Comment In-ju est-elle morte?

Très rapidement, le doute s’installe sur la version de Kang Seok-won qui évoque le suicide. Pour celà Jeong-hee va repartir à la recherche de témoins qui ont côtoyé Seo In-Ju, des galeristes, des journalistes et un mystérieux psychologue qui l’a reçu quelques temps en consultation. Elle découvre ainsi des pans entiers de la personnalité de son amie, sa fragilité et aussi l’influence de son oncle qui peignait lui aussi et avec lequel Jeong-hee, la narratrice avait une relation. Ils évoquaient souvent l’art, la peinture, la calligraphie.
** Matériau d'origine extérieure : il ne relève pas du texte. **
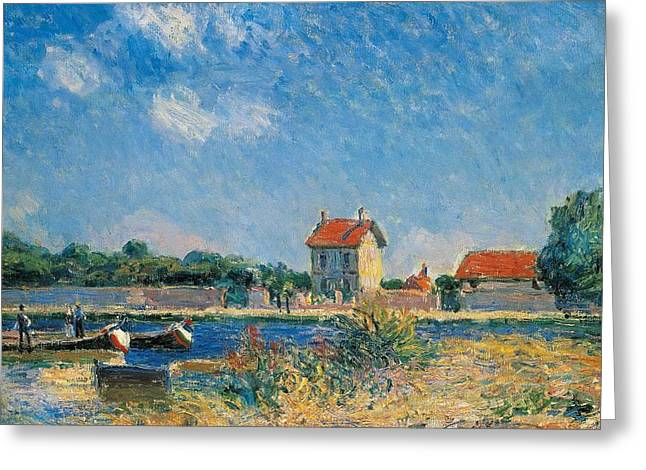 1874 Greeting Cards - The Loing Canal at Saint-Mammes Greeting Card by Alfred Sisley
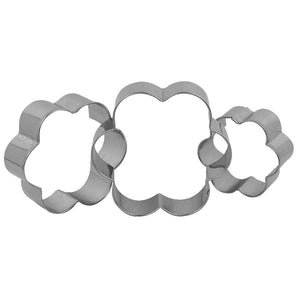 Petal Shape Fondant Cookie Pastry Cutter Set NY Cake Fondant Cutter - Bake Supply Plus
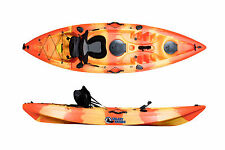 SIT ON TOP KAYAK GALAXY CRUZ NEW MODEL WITH FREE TROLLEY - FLAME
Cet oncle lui avait notamment révélé qu’elle était née le jour de la mort de Mark Rothko, le célèbre peintre américain.

Étrangement je ressentais ces collisions de couleurs comme des sentiments qui auraient irradié depuis l’intérieur d’un être humain. Ces tableaux non-figuratifs d’une composition si simple, me submergeaient avec une intensité dramatique, comme si le chaos, sans commencement ni fin, venait de se fendre et de saigner sous mes yeux.(Pars, le vent se lève, p.43)

L’enquête se poursuit et Pars, le vent se lève sait très bien faire avancer l’action avec des moments de pure introspection où la narratrice se rappelle sa relation avec la victime mais aussi sa propre vie, dans le restaurant de ses parents, ses doutes, ses peurs aussi; Han Kang accompagnant cette foultitude de sentiments divers avec un style accompli.

Une évocation nostalgique de la vie

Pars, le vent se lève cache bien son jeu car il va peu à peu, grâce à la plume de vent de Han Kang, dériver sur une évocation de la vie, de la nostalgie, des douleurs passées et présentes sans oublier les conditions mêmes d’existence de ces artistes parfois difficiles.

Gagner tout juste de quoi mener un train de vie modeste est quelque chose d’estimable, dans la mesure où cela n’éveille pas d’envie inutile.(Pars, le vent se lève, p.37)

Comment ne pas s’émerveiller devant un tel talent d’écrivain quand Han Kang, derrière la narratrice, soulève des questions de physique élémentaire sur les étoiles, leur devenir, l’espace temps qui lui donne l’occasion de sublimer la séparation entre les deux femmes dans des phrases qui prennent alors dans le contexte particulier de l’histoire une dimension proprement cosmique.

Rivés à leur télescope, ils consacrent leur vie à échafauder des hypothèses et à chercher dans l’espace cosmique l’élément qui pourra relier ces points pour constituer une image cohérente, comme dans un puzzle : la clé de voûte décisive qui dessinera enfin la forme de cet ensemble gigantesque.(Pars, le vent se lève, p.300)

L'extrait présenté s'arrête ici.